Unlocking the Kinetic Niche: Cyclic Stretch Overcomes Mechanical Dormancy to Fuel Exosome Biogenesis.
Conventional bio-manufacturing and cellular modeling remain largely constrained by rigid, two-dimensional static systems that sentence cells to an artifactual, physics-deprived silence. This methodological restriction induces a state of "mechanical dormancy," yielding non-physiological phenotypes and severely limiting the production of biopharmaceuticals. By engineering a dynamic microenvironment that applies a precise 20% cyclic stretch at 0.48 Hz—particularly within high-stiffness (G15) scaffolds—this approach disrupts conventional culture boundaries. This kinetic platform effectively extracts physical force as a discrete orchestrator, transforming physical tension into a robust neuroregenerative and therapeutic program.

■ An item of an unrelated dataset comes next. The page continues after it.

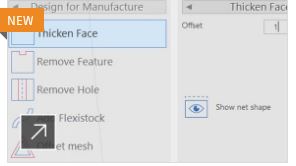 netfabb(STL格式3d建模修复软件) 4.9.5 中文版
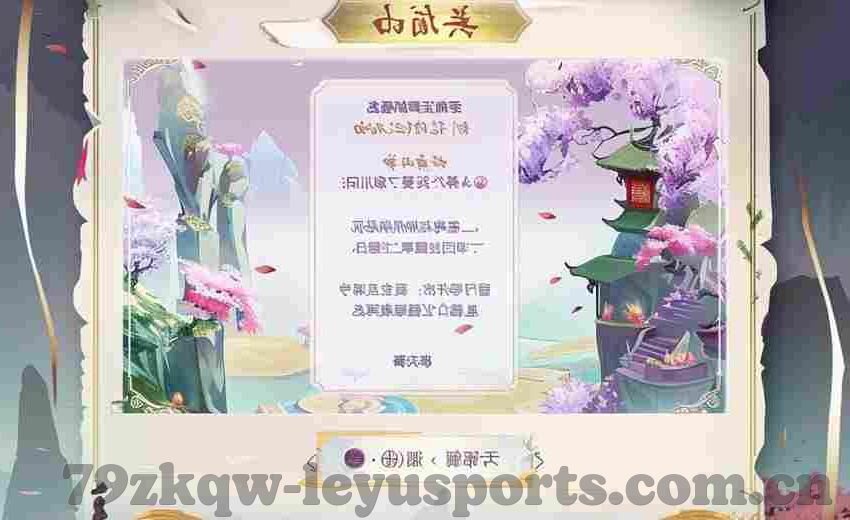 樊振东VS王楚钦，国乒双子星的巅峰对决与传承之路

The Mechanotransduction Circuit: YAP/TAZ Dephosphorylation and 3D Metamorphosis
The conversion of periodic tensile strain into cellular reconfiguration follows a highly coordinated spatial and molecular hierarchy. Cellular mechanoreceptors intercept the continuous physical pulling, bypassing the Hippo signaling pathway to force the dephosphorylation and subsequent nuclear translocation of YAP and TAZ. Once localized within the nucleus, these companion transcription factors function as the primary molecular "switches" that govern cell proliferation and trigger massive extracellular vesicle (EV) biogenesis.
Simultaneously, this dynamic force alters the spatial distribution of mechanical energy within the system, driving the intensive polymerization and remodeling of the F-actin cytoskeleton. This structural tension compels human embryonic kidney (HEK293T) cells to abandon their stochastic, scattered alignment and self-assemble into highly organized 3D spheroids exceeding 100 µm in diameter. This morphological transformation successfully recapitulates the complex three-dimensional interactions of native tissues, optimizing the homeostatic niche.

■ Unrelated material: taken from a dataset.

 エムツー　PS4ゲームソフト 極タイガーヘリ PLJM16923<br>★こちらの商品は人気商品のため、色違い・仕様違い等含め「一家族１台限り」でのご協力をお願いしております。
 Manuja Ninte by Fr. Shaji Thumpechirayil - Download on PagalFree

Transcending the Static Artifact: Exponential Yield and Oncological Reprogramming
The superiority of this dynamic 3D platform over traditional static 2D cultures is dual-fold, resolving the chronic bottlenecks of yield and therapeutic fidelity. Under static conditions—even within 3D matrices—mechanosensitive proteins remain inert. Introducing the 0.48 Hz, 20% cyclic strain abruptly shatters this latency, driving an exponential surge in exosome yield that reaches a remarkable 115-fold increase over flat static baselines.

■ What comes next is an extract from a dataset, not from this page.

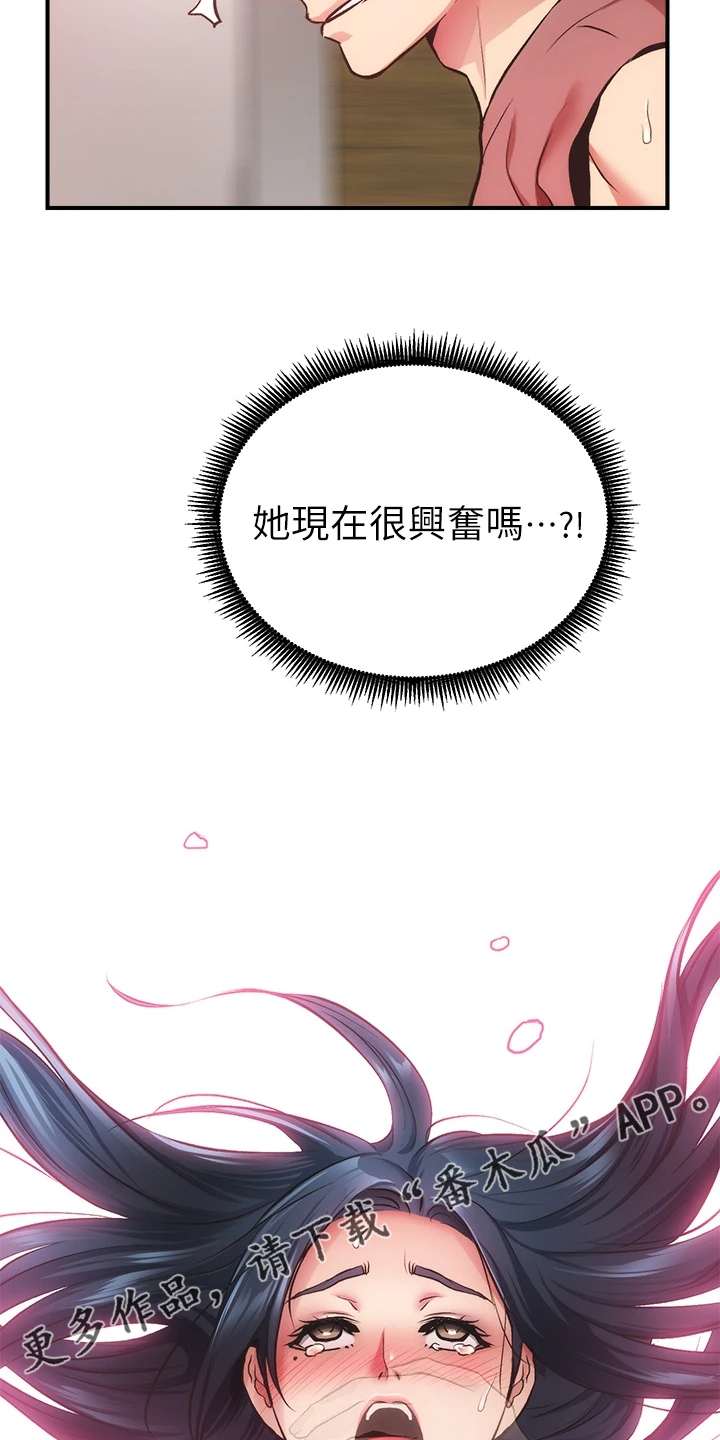 第68章：怎么拒绝22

More tellingly, this controlled mechanical strain selectively reprograms the molecular cargo of the secreted exosomes. The dynamic physical stress specifically upregulates anti-cancer microRNAs, including miR-2392 and miR-887-3p, enriching the vesicles with a potent phenotype capable of suppressing tumor proliferation and metastasis—a sophisticated functional profile that standard static platforms simply cannot spontaneously generate.
A static substrate merely permits cells to subsist; only through pathologically calibrated, dynamic pulsation do cellular sheets awaken their mechanical machinery, rewriting their transcriptomic cargo to unveil unprecedented therapeutic windows.